**Vorliegender Auszug**:
------------------------------------------------------------

So verhinderte die religiöse Überzeugung der alten Ägypter eine frühe Blüte der Anatomie in Ägypten. Fast 750 Millionen Ägypter wurden so einbalsamiert, ohne dass ihr Körper näher untersucht und die Ergebnisse der Untersuchungen dokumentiert worden wären.

 

Die Anatomie im alten Griechenland

Das alte Hellas gehörte zu den wenigen antiken Kulturen, in denen sich die Anatomie weiterentwickeln konnte und die entsprechenden Studien erlaubt waren. Als Anschauungsobjekte dienten vor allem Tiere und totgeborene Kinder. Ihre Körper wurden systematisch studiert und die Erkenntnisse dokumentiert. Allerdings stand hier noch das naturwissenschaftliche und weniger das medizinische Interesse im Vordergrund.

------------------------------------------------------------

**Zu lösende Aufgaben**:
1. Woran wurde laut dem Auszug über die Anatomie im alten Griechenland vor allem studiert?
2. Schreibe aus dem Auszug wortgetreu den Abschnitt zwischen „So verhinderte die“ und „Interesse im Vordergrund.“ ab, beide eingeschlossen.
Die Zeilen darunter spielen hierfür keine Rolle.

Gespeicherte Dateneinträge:
------------------------------------------------------------

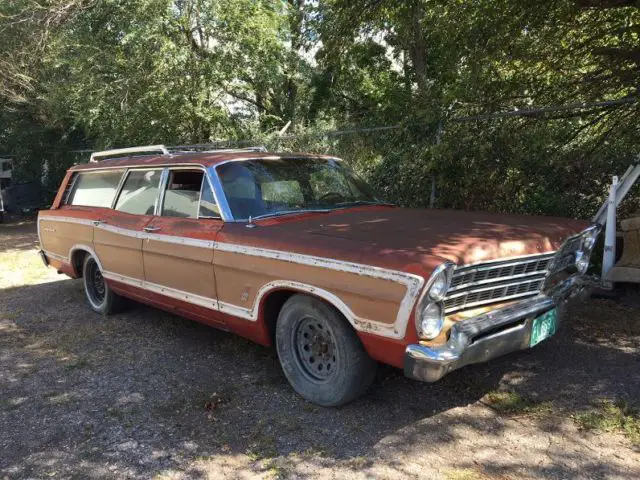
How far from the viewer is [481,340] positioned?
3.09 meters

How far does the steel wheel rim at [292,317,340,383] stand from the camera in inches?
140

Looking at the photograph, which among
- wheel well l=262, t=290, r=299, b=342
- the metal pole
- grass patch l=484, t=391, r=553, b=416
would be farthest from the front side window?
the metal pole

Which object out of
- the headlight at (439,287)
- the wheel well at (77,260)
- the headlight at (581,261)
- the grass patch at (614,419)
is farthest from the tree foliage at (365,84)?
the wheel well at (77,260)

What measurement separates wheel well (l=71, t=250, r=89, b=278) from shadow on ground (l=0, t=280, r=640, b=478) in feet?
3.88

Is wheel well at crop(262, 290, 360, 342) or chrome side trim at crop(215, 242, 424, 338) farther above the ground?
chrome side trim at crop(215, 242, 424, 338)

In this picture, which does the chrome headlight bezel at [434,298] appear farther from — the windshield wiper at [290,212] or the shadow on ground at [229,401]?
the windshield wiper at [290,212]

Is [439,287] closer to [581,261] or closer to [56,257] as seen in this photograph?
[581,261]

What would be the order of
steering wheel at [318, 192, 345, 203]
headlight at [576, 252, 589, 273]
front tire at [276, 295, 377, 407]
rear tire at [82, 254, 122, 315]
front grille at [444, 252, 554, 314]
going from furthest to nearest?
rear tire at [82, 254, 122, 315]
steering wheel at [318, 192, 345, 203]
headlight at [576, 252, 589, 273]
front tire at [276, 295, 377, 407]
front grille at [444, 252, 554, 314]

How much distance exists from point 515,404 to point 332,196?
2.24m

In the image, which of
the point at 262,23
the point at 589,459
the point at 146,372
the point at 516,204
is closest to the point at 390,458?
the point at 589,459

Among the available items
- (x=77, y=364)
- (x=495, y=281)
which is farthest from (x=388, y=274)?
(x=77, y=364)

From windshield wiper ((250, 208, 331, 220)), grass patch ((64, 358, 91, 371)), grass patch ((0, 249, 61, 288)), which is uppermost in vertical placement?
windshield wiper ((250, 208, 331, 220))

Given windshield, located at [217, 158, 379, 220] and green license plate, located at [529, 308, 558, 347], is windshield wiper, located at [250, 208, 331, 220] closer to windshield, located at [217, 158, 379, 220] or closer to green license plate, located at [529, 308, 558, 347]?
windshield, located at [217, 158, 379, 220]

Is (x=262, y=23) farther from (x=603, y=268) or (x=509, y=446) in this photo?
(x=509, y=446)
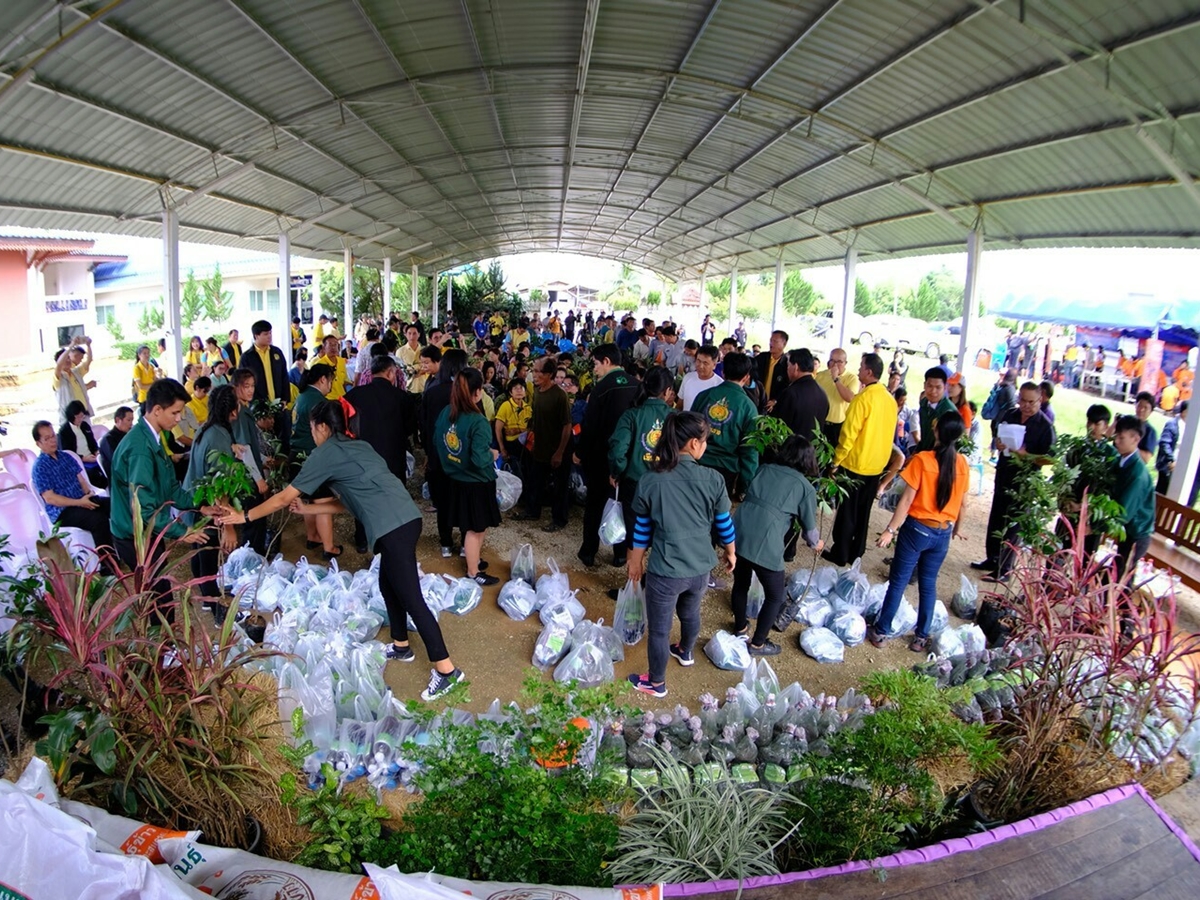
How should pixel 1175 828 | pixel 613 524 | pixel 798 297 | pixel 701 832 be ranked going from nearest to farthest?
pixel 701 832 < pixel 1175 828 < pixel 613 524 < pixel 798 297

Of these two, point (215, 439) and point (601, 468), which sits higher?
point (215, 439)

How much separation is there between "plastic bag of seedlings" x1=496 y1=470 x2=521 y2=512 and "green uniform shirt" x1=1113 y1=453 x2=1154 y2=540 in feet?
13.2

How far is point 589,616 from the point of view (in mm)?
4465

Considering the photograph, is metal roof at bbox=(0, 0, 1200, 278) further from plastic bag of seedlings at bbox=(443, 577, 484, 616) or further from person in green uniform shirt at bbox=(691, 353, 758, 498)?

------------------------------------------------------------

**Gegebene Antworten**:
1. Vor allem an Tieren und totgeborenen Kindern.

2.
So verhinderte die religiöse Überzeugung der alten Ägypter eine frühe Blüte der Anatomie in Ägypten. Fast 750 Millionen Ägypter wurden so einbalsamiert, ohne dass ihr Körper näher untersucht und die Ergebnisse der Untersuchungen dokumentiert worden wären.

 

Die Anatomie im alten Griechenland

Das alte Hellas gehörte zu den wenigen antiken Kulturen, in denen sich die Anatomie weiterentwickeln konnte und die entsprechenden Studien erlaubt waren. Als Anschauungsobjekte dienten vor allem Tiere und totgeborene Kinder. Ihre Körper wurden systematisch studiert und die Erkenntnisse dokumentiert. Allerdings stand hier noch das naturwissenschaftliche und weniger das medizinische Interesse im Vordergrund.